Die Keilform der vorigen Konstruktion blieb erhalten, ebenso der Cosworth-Motor und das Fahrwerk mit Drehstabfedern samt der zur Verringerung der gefederten Massen innen liegenden Bremsen. Das Chassis des Lotus 76 war leichter und steifer und lag nahe am Gewichtslimit von 575 Kilo. Die Aerodynamik war mit der sanfter abfallenden Nase und den verlängerten Seitenkästen ausgefeilter, auch wenn sich die Innovation eines Doppeldecker-Heckflügels nicht als großer Wurf erwies. Spannendstes Detail am neuen Auto war die elektrohydraulische Kupplung, die mit einem Druck von 55 bar per Knopf am Schaltknauf den Kraftschluss unterbrach und im Fünfgang-Getriebe von Hewland kürzere Schaltzeiten ermöglichen sollte. Chapman hatte sich die Komponenten für ein Jahr exklusiv zusichern lassen, was beim Zulieferer kein Problem darstellte. Man war mit der Produktion für Lotus ohnehin komplett ausgelastet.
Sein Debüt gab der 76 beim dritten Grand Prix in Südafrika, es wurde ein Reinfall. Neuzugang Jacky Ickx schaffte es gerade noch in die Top Ten der Startaufstellung, Stammkraft Peterson startete von Rang 16. Beide waren in eine frühe Kollision verwickelt. Peterson gab nach zwei Runden auf, Ickx strandete später mit defekten Bremsen.
Routinier Peterson freute sich über ein viertes Pedal. Der 76 ließ sich sowohl konventionell mit dem rechten Fuß bremsen, aber ein zusätzliches, links der Lenksäule eingebautes zweites Bremspedal machte es möglich, den nach dem Start ungenutzten Kupplungsfuß wie im Kart zum Linksbremsen zu nutzen. Grau ist alle Theorie: Die neue Kupplung funktionierte schon bei den Tests nur unzureichend. Beide Fahrer forderten alsbald die Rückkehr zu einer konventionellen Schaltung. Schon beim zweiten Einsatz war die elektrische Kupplung „für weitere Entwicklung“ auf Nimmerwiedersehen verschwunden.

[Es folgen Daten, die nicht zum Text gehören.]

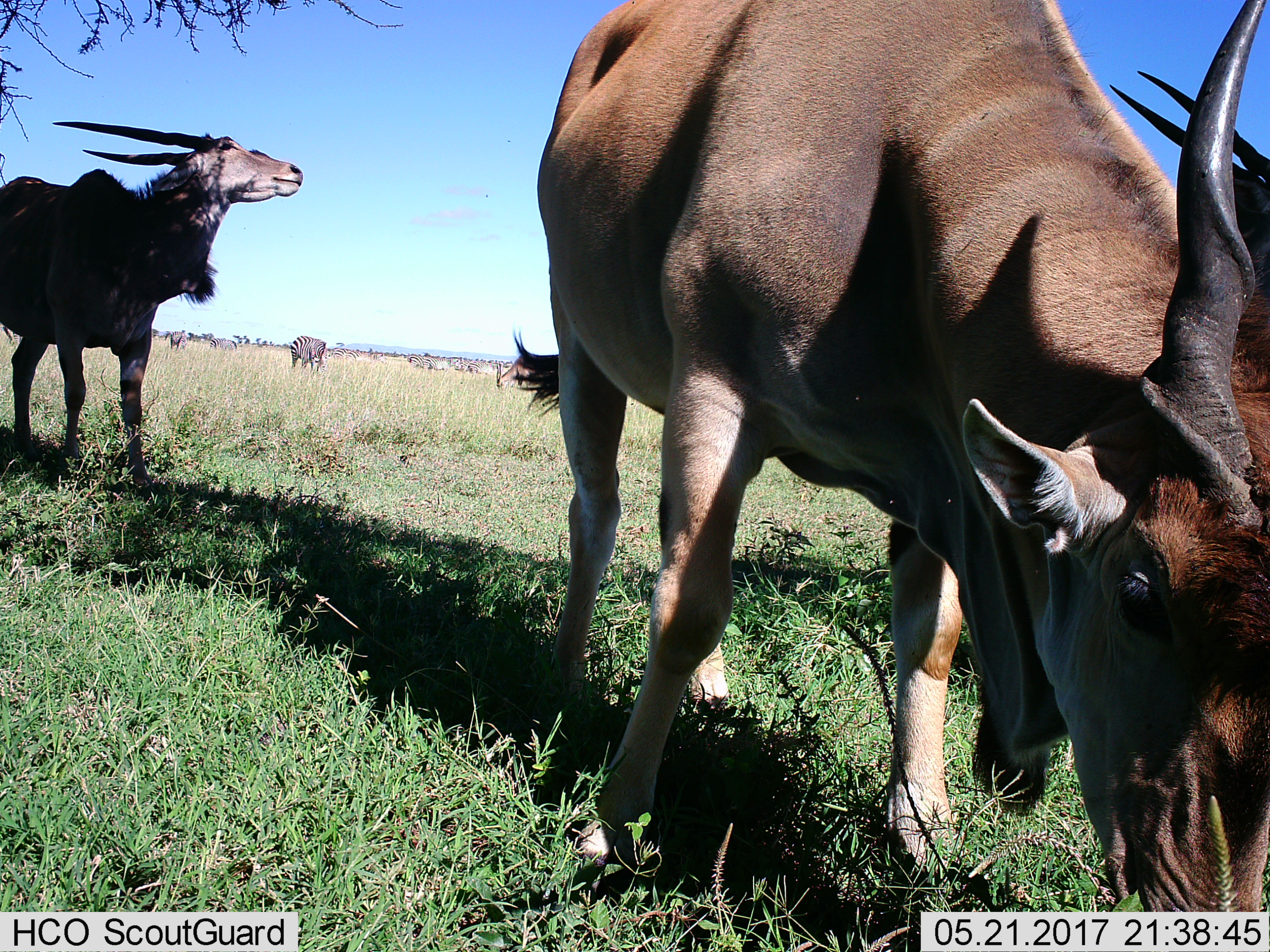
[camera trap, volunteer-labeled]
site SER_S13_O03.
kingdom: Animalia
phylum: Chordata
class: Mammalia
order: Artiodactyla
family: Bovidae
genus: Tragelaphus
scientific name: Tragelaphus oryx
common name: eland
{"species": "eland (Tragelaphus oryx)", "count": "3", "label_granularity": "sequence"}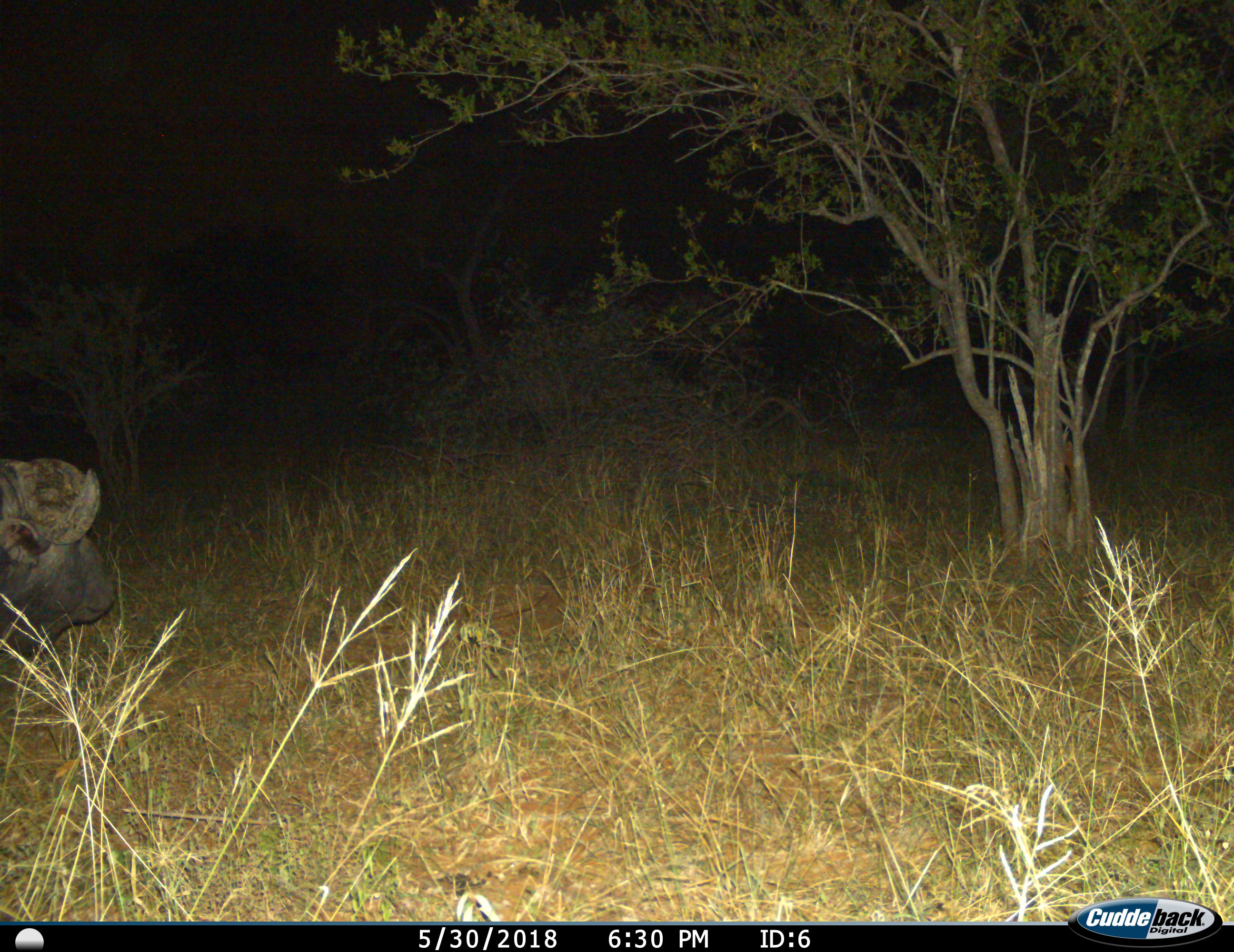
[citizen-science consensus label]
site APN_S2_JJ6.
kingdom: Animalia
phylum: Chordata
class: Mammalia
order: Artiodactyla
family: Bovidae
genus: Syncerus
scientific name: Syncerus caffer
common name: african buffalo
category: buffalo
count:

In der Theorie ein großer Wurf, erwies sich das neue Auto als fragil. In vier bestrittenen Rennen kam der 76 wegen Defekten nie ins Ziel. Schon vor dem sechsten Lauf in Monaco forderte Peterson energisch: „Holt den alten raus, ich fahre mit dem weiter.“ Den bewährten Lotus 72 stellte er – nur geschlagen von den beiden Ferrari 312B3 von Niki Lauda und Clay Regazzoni – in Monte Carlo in die zweite Startreihe. Obwohl ihm zwischenzeitlich ein Fehler in der Rascasse unterlief, und der dicht auffahrende Carlos Reutemann unschuldig in sein Heck rauschte, gewann der Schwede das Rennen und untermauerte die Erkenntnis, dass die Fahrbarkeit eines Autos ebenso wichtig ist wie eine revolutionäre Konstruktion. Peterson gewann auch in Dijon und in Monza und sorgte so für ein halbwegs versöhnliches Saisonende.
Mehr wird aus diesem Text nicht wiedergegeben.